Jo Ana Alvarado from San Antonio Housing Authority shared her organization’s journey to replace most Microsoft Office products with the Google Suite. This project is in its sixth year but did not hit its stride until mid-2014. Since then, most products traditionally offered in the Microsoft stack have been replaced with Google offerings. The main exceptions are pesky Excel spreadsheets and some Access databases. Cost savings motivated this ambitious undertaking. Early indications are that Google offers an improved bottom line, but still requires some startup education for new hires or talent acquisition of Google-fluent new hires.
Gary Leaf from King County Housing Authority (KCHA) presented KCHA’s ongoing digital document initiative. With all resident files now electronic, focus has shifted to workflows that leverage a tight integration with Microsoft Outlook. Several major workflows have been implemented including tax credit compliance, most HR interactions, and eProcurement, which is live in one department with six variants planned through 2019. The latter manages the approval process for bid packages inside KCHA and supports digital signatures for suppliers outside of the agency. Gary shared best practices, suggested approaches, and lessons learned for those considering this big undertaking.
Luis Yataco from HACLA facilitated a panel on business intelligence (BI) and data warehouses. Panelists were Steve McDowell from SHA and Kenneth Wood from Charlotte Housing Authority.
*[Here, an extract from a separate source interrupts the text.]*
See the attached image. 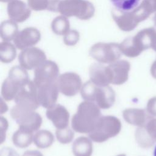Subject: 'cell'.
<instances>
[{"label":"cell","mask_w":156,"mask_h":156,"mask_svg":"<svg viewBox=\"0 0 156 156\" xmlns=\"http://www.w3.org/2000/svg\"><path fill=\"white\" fill-rule=\"evenodd\" d=\"M57 83L59 91L66 96L76 95L82 87L80 77L73 72H66L59 75Z\"/></svg>","instance_id":"cell-10"},{"label":"cell","mask_w":156,"mask_h":156,"mask_svg":"<svg viewBox=\"0 0 156 156\" xmlns=\"http://www.w3.org/2000/svg\"><path fill=\"white\" fill-rule=\"evenodd\" d=\"M150 15L141 4L130 11L121 12L116 10L112 12V17L116 25L125 32L133 30L140 23L147 19Z\"/></svg>","instance_id":"cell-7"},{"label":"cell","mask_w":156,"mask_h":156,"mask_svg":"<svg viewBox=\"0 0 156 156\" xmlns=\"http://www.w3.org/2000/svg\"><path fill=\"white\" fill-rule=\"evenodd\" d=\"M9 127L8 121L4 117L0 118V130H1V143L5 140V133Z\"/></svg>","instance_id":"cell-34"},{"label":"cell","mask_w":156,"mask_h":156,"mask_svg":"<svg viewBox=\"0 0 156 156\" xmlns=\"http://www.w3.org/2000/svg\"><path fill=\"white\" fill-rule=\"evenodd\" d=\"M16 105L10 110V115L15 119L26 112L35 111L40 105L37 98V87L30 80L24 85L14 99Z\"/></svg>","instance_id":"cell-4"},{"label":"cell","mask_w":156,"mask_h":156,"mask_svg":"<svg viewBox=\"0 0 156 156\" xmlns=\"http://www.w3.org/2000/svg\"><path fill=\"white\" fill-rule=\"evenodd\" d=\"M15 120L19 129L31 133L38 131L42 124L41 116L35 111L23 112Z\"/></svg>","instance_id":"cell-15"},{"label":"cell","mask_w":156,"mask_h":156,"mask_svg":"<svg viewBox=\"0 0 156 156\" xmlns=\"http://www.w3.org/2000/svg\"><path fill=\"white\" fill-rule=\"evenodd\" d=\"M119 47L122 54L128 57H136L141 53L134 43L132 37L124 40L119 44Z\"/></svg>","instance_id":"cell-26"},{"label":"cell","mask_w":156,"mask_h":156,"mask_svg":"<svg viewBox=\"0 0 156 156\" xmlns=\"http://www.w3.org/2000/svg\"><path fill=\"white\" fill-rule=\"evenodd\" d=\"M141 4L150 14L156 12V0H143Z\"/></svg>","instance_id":"cell-33"},{"label":"cell","mask_w":156,"mask_h":156,"mask_svg":"<svg viewBox=\"0 0 156 156\" xmlns=\"http://www.w3.org/2000/svg\"><path fill=\"white\" fill-rule=\"evenodd\" d=\"M1 113L2 114V113H4V112H6L7 111L8 107H7V106L5 104H3V103H4V102H3V99L1 98Z\"/></svg>","instance_id":"cell-40"},{"label":"cell","mask_w":156,"mask_h":156,"mask_svg":"<svg viewBox=\"0 0 156 156\" xmlns=\"http://www.w3.org/2000/svg\"><path fill=\"white\" fill-rule=\"evenodd\" d=\"M18 32L17 23L12 20L4 21L1 24L0 35L4 41L13 40Z\"/></svg>","instance_id":"cell-21"},{"label":"cell","mask_w":156,"mask_h":156,"mask_svg":"<svg viewBox=\"0 0 156 156\" xmlns=\"http://www.w3.org/2000/svg\"><path fill=\"white\" fill-rule=\"evenodd\" d=\"M59 76V68L57 64L46 60L34 70V82L37 87L57 82Z\"/></svg>","instance_id":"cell-9"},{"label":"cell","mask_w":156,"mask_h":156,"mask_svg":"<svg viewBox=\"0 0 156 156\" xmlns=\"http://www.w3.org/2000/svg\"><path fill=\"white\" fill-rule=\"evenodd\" d=\"M41 38L40 31L33 27H26L18 32L13 40V43L16 48L23 50L33 47Z\"/></svg>","instance_id":"cell-13"},{"label":"cell","mask_w":156,"mask_h":156,"mask_svg":"<svg viewBox=\"0 0 156 156\" xmlns=\"http://www.w3.org/2000/svg\"><path fill=\"white\" fill-rule=\"evenodd\" d=\"M93 151L92 140L86 136L78 137L72 145V152L74 156H91Z\"/></svg>","instance_id":"cell-20"},{"label":"cell","mask_w":156,"mask_h":156,"mask_svg":"<svg viewBox=\"0 0 156 156\" xmlns=\"http://www.w3.org/2000/svg\"><path fill=\"white\" fill-rule=\"evenodd\" d=\"M80 38L78 31L74 29H70L63 37V42L66 46H74L77 43Z\"/></svg>","instance_id":"cell-30"},{"label":"cell","mask_w":156,"mask_h":156,"mask_svg":"<svg viewBox=\"0 0 156 156\" xmlns=\"http://www.w3.org/2000/svg\"><path fill=\"white\" fill-rule=\"evenodd\" d=\"M12 1H13V0H1V1L2 2H9Z\"/></svg>","instance_id":"cell-41"},{"label":"cell","mask_w":156,"mask_h":156,"mask_svg":"<svg viewBox=\"0 0 156 156\" xmlns=\"http://www.w3.org/2000/svg\"><path fill=\"white\" fill-rule=\"evenodd\" d=\"M55 135L58 142L64 144L71 143L74 136L73 131L69 127V126L64 129H57Z\"/></svg>","instance_id":"cell-29"},{"label":"cell","mask_w":156,"mask_h":156,"mask_svg":"<svg viewBox=\"0 0 156 156\" xmlns=\"http://www.w3.org/2000/svg\"><path fill=\"white\" fill-rule=\"evenodd\" d=\"M140 0H111L116 9L121 12H128L135 9Z\"/></svg>","instance_id":"cell-28"},{"label":"cell","mask_w":156,"mask_h":156,"mask_svg":"<svg viewBox=\"0 0 156 156\" xmlns=\"http://www.w3.org/2000/svg\"><path fill=\"white\" fill-rule=\"evenodd\" d=\"M50 0H27V4L31 10L40 11L48 9Z\"/></svg>","instance_id":"cell-31"},{"label":"cell","mask_w":156,"mask_h":156,"mask_svg":"<svg viewBox=\"0 0 156 156\" xmlns=\"http://www.w3.org/2000/svg\"><path fill=\"white\" fill-rule=\"evenodd\" d=\"M120 120L112 115L102 116L98 120L93 130L88 133L89 138L96 143H102L116 136L121 131Z\"/></svg>","instance_id":"cell-6"},{"label":"cell","mask_w":156,"mask_h":156,"mask_svg":"<svg viewBox=\"0 0 156 156\" xmlns=\"http://www.w3.org/2000/svg\"><path fill=\"white\" fill-rule=\"evenodd\" d=\"M116 156H126V155L124 154H119V155H118Z\"/></svg>","instance_id":"cell-44"},{"label":"cell","mask_w":156,"mask_h":156,"mask_svg":"<svg viewBox=\"0 0 156 156\" xmlns=\"http://www.w3.org/2000/svg\"><path fill=\"white\" fill-rule=\"evenodd\" d=\"M154 21L155 25L156 26V13H155V14L154 15Z\"/></svg>","instance_id":"cell-42"},{"label":"cell","mask_w":156,"mask_h":156,"mask_svg":"<svg viewBox=\"0 0 156 156\" xmlns=\"http://www.w3.org/2000/svg\"><path fill=\"white\" fill-rule=\"evenodd\" d=\"M144 127L149 136L156 141V118L150 119L144 126Z\"/></svg>","instance_id":"cell-32"},{"label":"cell","mask_w":156,"mask_h":156,"mask_svg":"<svg viewBox=\"0 0 156 156\" xmlns=\"http://www.w3.org/2000/svg\"><path fill=\"white\" fill-rule=\"evenodd\" d=\"M52 32L58 35H65L69 30V21L67 17L60 15L55 18L51 23Z\"/></svg>","instance_id":"cell-25"},{"label":"cell","mask_w":156,"mask_h":156,"mask_svg":"<svg viewBox=\"0 0 156 156\" xmlns=\"http://www.w3.org/2000/svg\"><path fill=\"white\" fill-rule=\"evenodd\" d=\"M7 13L10 20L22 23L30 16L31 9L21 0H13L8 2Z\"/></svg>","instance_id":"cell-17"},{"label":"cell","mask_w":156,"mask_h":156,"mask_svg":"<svg viewBox=\"0 0 156 156\" xmlns=\"http://www.w3.org/2000/svg\"><path fill=\"white\" fill-rule=\"evenodd\" d=\"M89 76L90 80L98 86H108L111 83L107 66H104L102 63L91 65L89 68Z\"/></svg>","instance_id":"cell-18"},{"label":"cell","mask_w":156,"mask_h":156,"mask_svg":"<svg viewBox=\"0 0 156 156\" xmlns=\"http://www.w3.org/2000/svg\"><path fill=\"white\" fill-rule=\"evenodd\" d=\"M30 80L26 69L21 66L10 68L8 76L2 82L1 87L2 98L5 101L15 99L21 88Z\"/></svg>","instance_id":"cell-5"},{"label":"cell","mask_w":156,"mask_h":156,"mask_svg":"<svg viewBox=\"0 0 156 156\" xmlns=\"http://www.w3.org/2000/svg\"><path fill=\"white\" fill-rule=\"evenodd\" d=\"M100 109L94 102H82L72 118V129L78 133H90L102 116Z\"/></svg>","instance_id":"cell-2"},{"label":"cell","mask_w":156,"mask_h":156,"mask_svg":"<svg viewBox=\"0 0 156 156\" xmlns=\"http://www.w3.org/2000/svg\"><path fill=\"white\" fill-rule=\"evenodd\" d=\"M22 156H43V155L38 151L29 150L25 151Z\"/></svg>","instance_id":"cell-37"},{"label":"cell","mask_w":156,"mask_h":156,"mask_svg":"<svg viewBox=\"0 0 156 156\" xmlns=\"http://www.w3.org/2000/svg\"><path fill=\"white\" fill-rule=\"evenodd\" d=\"M135 137L138 145L143 148L151 147L155 142L149 136L144 126L138 127L135 131Z\"/></svg>","instance_id":"cell-27"},{"label":"cell","mask_w":156,"mask_h":156,"mask_svg":"<svg viewBox=\"0 0 156 156\" xmlns=\"http://www.w3.org/2000/svg\"><path fill=\"white\" fill-rule=\"evenodd\" d=\"M146 111L149 115L156 116V96L151 98L147 101Z\"/></svg>","instance_id":"cell-35"},{"label":"cell","mask_w":156,"mask_h":156,"mask_svg":"<svg viewBox=\"0 0 156 156\" xmlns=\"http://www.w3.org/2000/svg\"><path fill=\"white\" fill-rule=\"evenodd\" d=\"M80 94L84 101L94 102L101 109H108L115 102V93L111 87L98 86L90 80L82 85Z\"/></svg>","instance_id":"cell-3"},{"label":"cell","mask_w":156,"mask_h":156,"mask_svg":"<svg viewBox=\"0 0 156 156\" xmlns=\"http://www.w3.org/2000/svg\"><path fill=\"white\" fill-rule=\"evenodd\" d=\"M15 44L10 41H2L0 43V60L1 62L9 63L14 60L16 55Z\"/></svg>","instance_id":"cell-24"},{"label":"cell","mask_w":156,"mask_h":156,"mask_svg":"<svg viewBox=\"0 0 156 156\" xmlns=\"http://www.w3.org/2000/svg\"><path fill=\"white\" fill-rule=\"evenodd\" d=\"M0 156H20L18 153L9 147H5L2 148L0 152Z\"/></svg>","instance_id":"cell-36"},{"label":"cell","mask_w":156,"mask_h":156,"mask_svg":"<svg viewBox=\"0 0 156 156\" xmlns=\"http://www.w3.org/2000/svg\"><path fill=\"white\" fill-rule=\"evenodd\" d=\"M54 141V136L52 132L48 130H38L34 134L33 142L39 149L49 147Z\"/></svg>","instance_id":"cell-22"},{"label":"cell","mask_w":156,"mask_h":156,"mask_svg":"<svg viewBox=\"0 0 156 156\" xmlns=\"http://www.w3.org/2000/svg\"><path fill=\"white\" fill-rule=\"evenodd\" d=\"M154 156H156V146H155V149H154Z\"/></svg>","instance_id":"cell-43"},{"label":"cell","mask_w":156,"mask_h":156,"mask_svg":"<svg viewBox=\"0 0 156 156\" xmlns=\"http://www.w3.org/2000/svg\"><path fill=\"white\" fill-rule=\"evenodd\" d=\"M46 115L57 129L68 127L69 113L64 106L56 104L46 110Z\"/></svg>","instance_id":"cell-16"},{"label":"cell","mask_w":156,"mask_h":156,"mask_svg":"<svg viewBox=\"0 0 156 156\" xmlns=\"http://www.w3.org/2000/svg\"><path fill=\"white\" fill-rule=\"evenodd\" d=\"M107 69L110 83L113 85H120L128 80L130 64L126 60H118L108 64Z\"/></svg>","instance_id":"cell-12"},{"label":"cell","mask_w":156,"mask_h":156,"mask_svg":"<svg viewBox=\"0 0 156 156\" xmlns=\"http://www.w3.org/2000/svg\"><path fill=\"white\" fill-rule=\"evenodd\" d=\"M33 133L18 129L12 136L14 145L20 148H25L30 145L33 141Z\"/></svg>","instance_id":"cell-23"},{"label":"cell","mask_w":156,"mask_h":156,"mask_svg":"<svg viewBox=\"0 0 156 156\" xmlns=\"http://www.w3.org/2000/svg\"><path fill=\"white\" fill-rule=\"evenodd\" d=\"M59 90L57 82L37 88V98L40 105L48 109L56 104Z\"/></svg>","instance_id":"cell-14"},{"label":"cell","mask_w":156,"mask_h":156,"mask_svg":"<svg viewBox=\"0 0 156 156\" xmlns=\"http://www.w3.org/2000/svg\"><path fill=\"white\" fill-rule=\"evenodd\" d=\"M89 54L100 63L110 64L119 60L122 52L119 44L100 42L90 48Z\"/></svg>","instance_id":"cell-8"},{"label":"cell","mask_w":156,"mask_h":156,"mask_svg":"<svg viewBox=\"0 0 156 156\" xmlns=\"http://www.w3.org/2000/svg\"><path fill=\"white\" fill-rule=\"evenodd\" d=\"M149 113L147 111L136 108H126L122 112L124 120L129 124L137 127L144 126L149 120Z\"/></svg>","instance_id":"cell-19"},{"label":"cell","mask_w":156,"mask_h":156,"mask_svg":"<svg viewBox=\"0 0 156 156\" xmlns=\"http://www.w3.org/2000/svg\"><path fill=\"white\" fill-rule=\"evenodd\" d=\"M151 48L156 52V29H155L152 35Z\"/></svg>","instance_id":"cell-38"},{"label":"cell","mask_w":156,"mask_h":156,"mask_svg":"<svg viewBox=\"0 0 156 156\" xmlns=\"http://www.w3.org/2000/svg\"><path fill=\"white\" fill-rule=\"evenodd\" d=\"M46 60L44 52L34 46L22 50L18 56L20 66L26 70L35 69Z\"/></svg>","instance_id":"cell-11"},{"label":"cell","mask_w":156,"mask_h":156,"mask_svg":"<svg viewBox=\"0 0 156 156\" xmlns=\"http://www.w3.org/2000/svg\"><path fill=\"white\" fill-rule=\"evenodd\" d=\"M48 10L82 20L90 19L95 12L93 4L87 0H50Z\"/></svg>","instance_id":"cell-1"},{"label":"cell","mask_w":156,"mask_h":156,"mask_svg":"<svg viewBox=\"0 0 156 156\" xmlns=\"http://www.w3.org/2000/svg\"><path fill=\"white\" fill-rule=\"evenodd\" d=\"M151 74L152 76L156 79V59L152 63L151 66Z\"/></svg>","instance_id":"cell-39"}]
</instances>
Kenneth shared a slide deck highlighting the set of applications his team has developed to provide key performance metrics across a wide range of operational areas including vacancy Reporting, rents, accounts receivable, work orders, HCV recertifications and staff workload, inspections, summary and schedule, VMS summary, and a series of property-specific KPIs. Steve outlined SHA’s data warehouse development and shared the toolset they use to mine information for reporting.
Michael Snyder of the Sacramento Housing and Redevelopment Agency offered a peek at his agency’s soon-to-be released resident portal. Inside the portal a resident can securely update their profile, report changes such as family composition, request a move, review documents they have submitted, submit their annual re-certification, message their case worker, and initiate a variety of forms. The resident is guided through the process and all submissions pause for human review before systems are updated. An interesting feature is that before and after “forms” are presented to the reviewer to aid in verifying intended system updates.
Finally, our guest speaker, Matthew Drake, spoke on the state of cyber-readiness and the array of bad actors and their methods. Matt works in the FBI’s Washington, D.C. Field Office and is the Assistant Special Agent in Charge over the Cyber Program and serves on the Cyber Task Force. He holds two master’s degrees in computer information systems and criminal justice and has spent 22 years with the FBI. The session was very interactive, produced an avalanche of questions, and resulted in Matt basically disregarding his slides and freewheeling with the group. If participation is any indicator, Matt’s part of the program was definitely a hit. Following his presentation, we concluded that going back to stone tablets may be in order.